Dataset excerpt
* Start *

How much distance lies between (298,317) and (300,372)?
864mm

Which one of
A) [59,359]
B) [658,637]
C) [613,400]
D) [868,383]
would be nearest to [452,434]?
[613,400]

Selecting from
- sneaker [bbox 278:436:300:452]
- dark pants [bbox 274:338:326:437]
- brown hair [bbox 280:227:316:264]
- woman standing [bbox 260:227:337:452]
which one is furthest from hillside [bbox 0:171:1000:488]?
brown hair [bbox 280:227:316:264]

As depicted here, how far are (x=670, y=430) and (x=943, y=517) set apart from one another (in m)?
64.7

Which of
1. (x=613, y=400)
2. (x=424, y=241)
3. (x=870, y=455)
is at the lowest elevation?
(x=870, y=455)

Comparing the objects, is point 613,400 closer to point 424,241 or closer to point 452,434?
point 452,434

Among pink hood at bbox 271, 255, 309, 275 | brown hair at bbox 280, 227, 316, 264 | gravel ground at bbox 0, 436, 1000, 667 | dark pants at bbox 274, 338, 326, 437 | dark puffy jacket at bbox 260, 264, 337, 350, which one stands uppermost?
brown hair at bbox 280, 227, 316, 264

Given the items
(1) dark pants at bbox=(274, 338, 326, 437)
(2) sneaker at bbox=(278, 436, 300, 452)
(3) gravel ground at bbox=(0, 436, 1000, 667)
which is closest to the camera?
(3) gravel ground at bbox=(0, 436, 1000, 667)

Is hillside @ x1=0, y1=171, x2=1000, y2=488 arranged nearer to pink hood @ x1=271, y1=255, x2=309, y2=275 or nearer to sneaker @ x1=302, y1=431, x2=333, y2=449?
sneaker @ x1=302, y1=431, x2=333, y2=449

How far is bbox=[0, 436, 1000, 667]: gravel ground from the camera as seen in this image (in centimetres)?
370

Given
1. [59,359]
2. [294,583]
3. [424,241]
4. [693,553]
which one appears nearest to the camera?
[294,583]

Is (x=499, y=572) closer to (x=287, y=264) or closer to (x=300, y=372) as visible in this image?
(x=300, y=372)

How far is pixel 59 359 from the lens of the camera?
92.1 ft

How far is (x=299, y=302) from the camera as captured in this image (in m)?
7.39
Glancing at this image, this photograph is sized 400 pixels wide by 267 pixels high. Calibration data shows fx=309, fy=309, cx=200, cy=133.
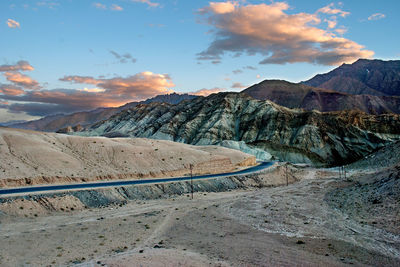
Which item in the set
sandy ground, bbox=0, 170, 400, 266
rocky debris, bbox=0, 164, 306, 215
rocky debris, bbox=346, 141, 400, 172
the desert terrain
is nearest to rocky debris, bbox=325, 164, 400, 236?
the desert terrain

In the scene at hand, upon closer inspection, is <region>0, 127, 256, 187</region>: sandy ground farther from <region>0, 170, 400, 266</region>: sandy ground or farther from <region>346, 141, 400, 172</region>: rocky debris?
<region>346, 141, 400, 172</region>: rocky debris

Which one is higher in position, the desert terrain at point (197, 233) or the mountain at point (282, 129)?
the mountain at point (282, 129)

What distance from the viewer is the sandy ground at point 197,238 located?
591 inches

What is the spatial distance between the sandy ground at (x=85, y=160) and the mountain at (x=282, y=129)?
5137cm

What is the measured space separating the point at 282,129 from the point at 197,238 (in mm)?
102687

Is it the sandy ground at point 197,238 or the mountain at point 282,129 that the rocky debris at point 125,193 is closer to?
the sandy ground at point 197,238

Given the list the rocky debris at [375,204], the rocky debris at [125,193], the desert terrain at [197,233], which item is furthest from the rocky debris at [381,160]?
the desert terrain at [197,233]

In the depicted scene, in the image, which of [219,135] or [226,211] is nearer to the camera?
[226,211]

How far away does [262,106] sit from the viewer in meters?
128

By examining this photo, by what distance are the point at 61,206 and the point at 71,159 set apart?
1462cm

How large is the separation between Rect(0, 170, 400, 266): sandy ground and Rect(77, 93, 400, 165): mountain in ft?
250

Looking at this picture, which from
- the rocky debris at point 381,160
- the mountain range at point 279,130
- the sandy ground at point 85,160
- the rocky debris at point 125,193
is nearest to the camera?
the rocky debris at point 125,193

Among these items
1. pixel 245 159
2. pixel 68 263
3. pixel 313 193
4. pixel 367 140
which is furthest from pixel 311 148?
pixel 68 263

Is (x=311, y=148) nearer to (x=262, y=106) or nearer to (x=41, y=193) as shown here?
(x=262, y=106)
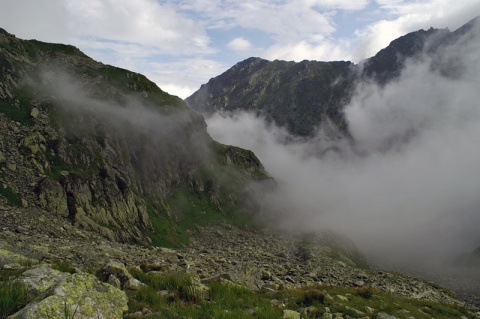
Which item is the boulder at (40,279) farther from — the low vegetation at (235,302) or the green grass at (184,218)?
the green grass at (184,218)

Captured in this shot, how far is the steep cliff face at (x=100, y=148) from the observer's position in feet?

* End *

* What is needed *
Please copy out every row of the dataset excerpt above word for word, leaving the pictures out of your answer.

* Result of the exercise *
How much distance lies between (298,317) and (300,372)?
864mm

Which one of
A) [59,359]
B) [658,637]
C) [613,400]
D) [868,383]
would be nearest to [452,434]?
[613,400]

Selecting from
- sneaker [bbox 278:436:300:452]
- dark pants [bbox 274:338:326:437]
- brown hair [bbox 280:227:316:264]
- woman standing [bbox 260:227:337:452]
which one is furthest from hillside [bbox 0:171:1000:488]?
brown hair [bbox 280:227:316:264]

As depicted here, how far are (x=670, y=430) and (x=943, y=517) set apart from one another (in m)?
64.7

Which of
1. (x=613, y=400)
2. (x=424, y=241)
3. (x=870, y=455)
is at the lowest elevation?
(x=870, y=455)

Comparing the objects, is point 613,400 closer to point 424,241 or closer to point 452,434?
point 452,434

Among pink hood at bbox 271, 255, 309, 275 | brown hair at bbox 280, 227, 316, 264 | gravel ground at bbox 0, 436, 1000, 667 | dark pants at bbox 274, 338, 326, 437 | dark puffy jacket at bbox 260, 264, 337, 350, which one stands uppermost?
brown hair at bbox 280, 227, 316, 264

Given the items
(1) dark pants at bbox=(274, 338, 326, 437)
(2) sneaker at bbox=(278, 436, 300, 452)
(3) gravel ground at bbox=(0, 436, 1000, 667)
which is closest to the camera?
(3) gravel ground at bbox=(0, 436, 1000, 667)

Is hillside @ x1=0, y1=171, x2=1000, y2=488 arranged nearer to pink hood @ x1=271, y1=255, x2=309, y2=275 or nearer to sneaker @ x1=302, y1=431, x2=333, y2=449?
sneaker @ x1=302, y1=431, x2=333, y2=449

How far is bbox=[0, 436, 1000, 667]: gravel ground from the camera as seen in this image (in centimetres)?
370

Given
1. [59,359]
2. [294,583]
3. [424,241]
4. [693,553]
which one appears nearest to the camera?
[294,583]

Is (x=499, y=572) closer to (x=287, y=264) or closer to (x=300, y=372) as visible in this image?
(x=300, y=372)

How far is pixel 59 359 from the lens of the camera?
92.1 ft

How far is (x=299, y=302) from the camera as captured in this image (in m)?
7.39
Glancing at this image, this photograph is sized 400 pixels wide by 267 pixels high. Calibration data shows fx=309, fy=309, cx=200, cy=133.
Which item in the set
sandy ground, bbox=0, 170, 400, 266
rocky debris, bbox=0, 164, 306, 215
rocky debris, bbox=346, 141, 400, 172
the desert terrain
is nearest to rocky debris, bbox=325, 164, 400, 236?
the desert terrain

In the scene at hand, upon closer inspection, is <region>0, 127, 256, 187</region>: sandy ground farther from <region>0, 170, 400, 266</region>: sandy ground or farther from <region>346, 141, 400, 172</region>: rocky debris?
<region>346, 141, 400, 172</region>: rocky debris

Which one is higher in position, the desert terrain at point (197, 233) or the mountain at point (282, 129)?
the mountain at point (282, 129)

What distance from the viewer is the sandy ground at point 197,238 located?
591 inches

What is the spatial distance between the sandy ground at (x=85, y=160) and the mountain at (x=282, y=129)?
5137cm

What is the measured space separating the point at 282,129 from the point at 197,238 (in mm)?
102687

Is it the sandy ground at point 197,238 or the mountain at point 282,129 that the rocky debris at point 125,193 is closer to?
the sandy ground at point 197,238

Given the list the rocky debris at [375,204], the rocky debris at [125,193], the desert terrain at [197,233], which item is furthest from the rocky debris at [381,160]?
the desert terrain at [197,233]

In the depicted scene, in the image, which of [219,135] or [226,211] is nearer to the camera?
[226,211]

How far away does [262,106] sit from the viewer in meters?
128

By examining this photo, by what distance are the point at 61,206 and the point at 71,159 set apart?
1462cm

How large is the separation between Rect(0, 170, 400, 266): sandy ground and Rect(77, 93, 400, 165): mountain in ft?
250

Looking at this picture, which from
- the rocky debris at point 381,160
- the mountain range at point 279,130
- the sandy ground at point 85,160
- the rocky debris at point 125,193
is nearest to the camera?
the rocky debris at point 125,193

Among these items
1. pixel 245 159
2. pixel 68 263
3. pixel 313 193
4. pixel 367 140
which is furthest from pixel 311 148?
pixel 68 263

Is (x=311, y=148) nearer to (x=262, y=106) or nearer to (x=41, y=193) as shown here?
(x=262, y=106)
Which item is the boulder at (40,279) farther from — the low vegetation at (235,302) or the green grass at (184,218)?
the green grass at (184,218)

Captured in this shot, how far is the steep cliff face at (x=100, y=148) from the observer's position in feet?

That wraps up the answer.